1 - Ses yeux
Je te vois, je te regarde, je t’observe. Tes yeux rieurs sont comme des rubis argentés où scintillent avec douceur des pétales de diamants verdoyants dans lesquels se reflètent ton esprit pur et serein, avec l’éclat et la gravité du soleil. Ils fixent l’horizon et n’en ressortent que plus profonds, oscillant délicieusement entre force et légèreté, colère et apaisement, agressivité et tendresse. On se perdrait avec félicité dans ce regard froid et expressif aux parfaites proportions : deux yeux, qui paraissent dessinés par la main de Dieu lui-même, ou par quelques Grands Maîtres inspirés, et qui, tournoyants et solides à la fois, s’élancent avec grâce d’un bout à l’autre de ton visage.

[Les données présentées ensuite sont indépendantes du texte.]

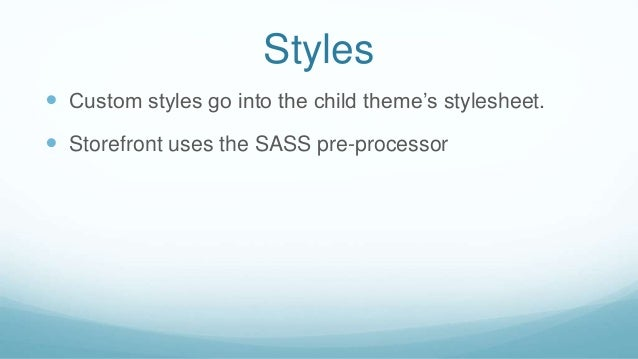 Styles  Custom styles go into the child theme's stylesheet.  Storefront uses the SASS pre-processor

Ah ! De cette pupille, d’un noir franc qui cache avec difficulté la brillance de ton cristallin, explose avec fracas un iris qui me semble multicolore, arc-en-ciel oculaire qui enlumine et illumine ta corné à la parfaite rotondité. Comme une couronne sacre le roi et la bague la mariée, l’iris rubis de tes yeux les décore d’une âme comme ils diffusent la tienne. Cette pupille si rondement enclavée dans cet iris si visuellement éclaboussant, et qui évolues tous les deux en grossissant ou rapetissassent de concert, quel rembranesque spectacle !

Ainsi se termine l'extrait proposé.